→ **SUPPLIED PASSAGE**:
= = =

Hello!!
Summary
My build of Pytorch v1.10.0 from source seem to have issues with the gloo
and nccl
backends, but works fine with mpi
. The error alternate between:
- Connection refused
- Connection reset by peer
- Socket Timeout
Even when the port is free and available.
Using the pre-built wheel from upstream (torch-1.10.0+cu113-cp39-cp39-linux_x86_64.whl
), the issue cannot be reproduced. In other words, it works as expected.
Building GLOO with the same configuration (cuda and nccl) and running the tests suite : all tests passes.
Running NVIDIA NCCL examples works fine.
Test snippet
import torch.nn.parallel
import torch.distributed as dist
import os
os.environ['MASTER_ADDR'] = str(os.environ.get('HOST', '127.0.0.1'))
os.environ['MASTER_PORT'] = str(os.environ.get('PORT', 29500))

= = =

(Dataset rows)
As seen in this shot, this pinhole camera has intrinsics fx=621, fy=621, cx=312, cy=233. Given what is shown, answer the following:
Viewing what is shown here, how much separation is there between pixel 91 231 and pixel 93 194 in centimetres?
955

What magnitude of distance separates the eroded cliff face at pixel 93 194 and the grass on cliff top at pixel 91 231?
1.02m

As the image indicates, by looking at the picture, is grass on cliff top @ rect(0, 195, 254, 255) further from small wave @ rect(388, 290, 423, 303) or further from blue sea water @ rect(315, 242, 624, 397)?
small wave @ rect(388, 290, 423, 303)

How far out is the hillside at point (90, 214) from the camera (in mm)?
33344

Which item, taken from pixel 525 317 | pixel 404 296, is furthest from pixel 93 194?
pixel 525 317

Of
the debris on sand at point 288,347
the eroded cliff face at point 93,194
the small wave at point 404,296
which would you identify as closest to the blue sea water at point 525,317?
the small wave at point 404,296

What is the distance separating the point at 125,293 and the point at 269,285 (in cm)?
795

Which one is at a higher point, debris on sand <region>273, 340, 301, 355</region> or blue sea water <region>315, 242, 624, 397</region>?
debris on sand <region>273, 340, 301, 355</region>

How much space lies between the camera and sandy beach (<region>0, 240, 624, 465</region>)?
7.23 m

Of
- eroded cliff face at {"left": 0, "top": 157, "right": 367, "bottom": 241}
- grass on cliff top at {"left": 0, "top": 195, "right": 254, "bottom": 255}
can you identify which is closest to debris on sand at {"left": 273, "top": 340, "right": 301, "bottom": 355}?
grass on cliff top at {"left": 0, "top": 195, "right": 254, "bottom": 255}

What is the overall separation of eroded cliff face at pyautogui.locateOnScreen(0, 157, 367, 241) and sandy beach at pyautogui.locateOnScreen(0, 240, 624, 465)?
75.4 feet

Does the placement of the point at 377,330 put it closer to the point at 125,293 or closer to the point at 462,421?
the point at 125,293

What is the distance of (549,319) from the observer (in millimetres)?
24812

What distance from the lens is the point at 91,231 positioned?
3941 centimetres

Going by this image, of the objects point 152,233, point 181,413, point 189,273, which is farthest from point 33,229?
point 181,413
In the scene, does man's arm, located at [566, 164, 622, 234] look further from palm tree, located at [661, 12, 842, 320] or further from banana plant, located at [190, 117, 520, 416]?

= = =

→ **TASK INSTRUCTIONS**:
**1.** Which errors does the PyTorch build post say alternate when the gloo and nccl backends are used? List every one.
**2.** According to the PyTorch build post, which backend works fine with the source build?
**3.** Pick up the PyTorch build post where it stops and write its next part, continuing after its last sentence.

→ **PER-TASK OUTPUTS**:
**1.**
- Connection refused
- Connection reset by peer
- Socket Timeout

**2.** The mpi backend works fine.

**3.**
os.environ['RANK'] = str(os.environ.get('SLURM_LOCALID', 0))
os.environ['WORLD_SIZE'] = str(os.environ.get('SLURM_NTASKS', 2))
backend = os.environ.get('BACKEND', 'mpi')
print('Using backend:', backend)
dist.init_process_group(backend)
# dist.init_process_group(backend, init_method=f"tcp://{master_add}:{master", rank=rank, world_size=size)
my_rank = dist.get_rank()
my_size = dist.get_world_size()
print("my rank = %d my size = %d" % (my_rank, my_size))
dist.destroy_process_group()
Ran on an exclusive single node (SLURM) with two tasks:
srun python ddp_torch.py
Details
Configuration
>>> print(torch.__config__.show())
PyTorch built with:
- GCC 9.3
- C++ Version: 201402
- Intel(R) MKL-DNN v2.2.3 (Git Hash 7336ca9f055cf1bfa13efb658fe15dc9b41f0740)
- OpenMP 201511 (a.k.a. OpenMP 4.5)
- LAPACK is enabled (usually provided by MKL)
- NNPACK is enabled
- CPU capability usage: AVX2
- CUDA Runtime 11.4
- NVCC architecture flags: -gencode;arch=compute_60,code=sm_60;-gencode;arch=compute_70,code=sm_70;-gencode;arch=compute_75,code=sm_75;-gencode;arch=compute_80,code=sm_80
- CuDNN 8.2 (built against CUDA 11.3)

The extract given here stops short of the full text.